The many small businesses required online marketing far more than their larger corporate brothers. The big guys can swing fat SEO budgets around as they “explore” unlike social media outlets and “experiment” with social engagement as an change customer service strategy.
A small business owner who has been around for a while is often particularly distressed with the migration to online marketing. You set up shop, bought your yellow pages ad, and then had a modest budget for other media outlets such as radio, newsprint, fliers, coupons and perhaps local television.
1. The Rules Keep Changing
Last year’s large Panda updates were the obvious big SEO news. It was, as algorithm updates go, a major change that impacted 12 percent of Google’s search results. And SEO shop phones across the country rang off the hook from small business owners who were scrambling to figure out what it all meant for their traffic. And SEO is about as far from that as possible because the rules keep changing.
2. The ROI Calculation is Difficult
As much as the small business world begrudged the yellow pages for its monopolistic stronghold over them, it was a known quantity. In many respects, pay-per-click (PPC) ads corrupted through Google AdWords are the modern day equivalent of the yellow pages.
When small business turns to SEO out of desperation, they are looking for a gaudier option.

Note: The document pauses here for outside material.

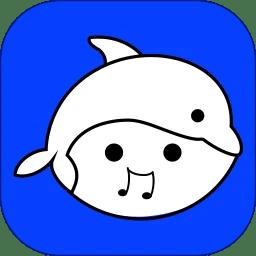 海豚魔音手机版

3. Fear of Ending Up on Google’s Blacklist
Step back for a moment and think about another area in business where the suggestion is something along the lines of “this could be a great long-term investment that will promote your business or it might take you down entirely.”
4. SEO Seems Overly Technical
Particularly in light of the risks related with hiring an overly-chippy SEO firm. But small business owners don’t have time for this. They can’t step away from their shop, store or van to take a three-day seminar on the conflict between on-site and off-site SEO. They don’t desire to know the importance of long-tail vs. head-term strategies.
5. “SEO Doesn’t Work”
The final, and perhaps most important, conclude that small business hates SEO is that it is often perceived to “not work.” Sure, sure, the comments section will fill up with statements such as “not if you hire me” and “not if you do it right.”
On a competitive keyword phrase you can be looking at years of effort to make it to position 1, if ever. For a Fortune 100 company with billions of Wall Street dollars at its disposal, this may be OK. But not on Main Street.
Small business needs SEO, but it feels like SEO has not yet figured out that it needs small business.
A good SEO needs to assist their small business customer see that the basic tenets of Google’s ranking system have been the same for years. Even as social signals are incorporated, and thin content is removed from Google, it will be in a assessed fashion with plenty of time to react.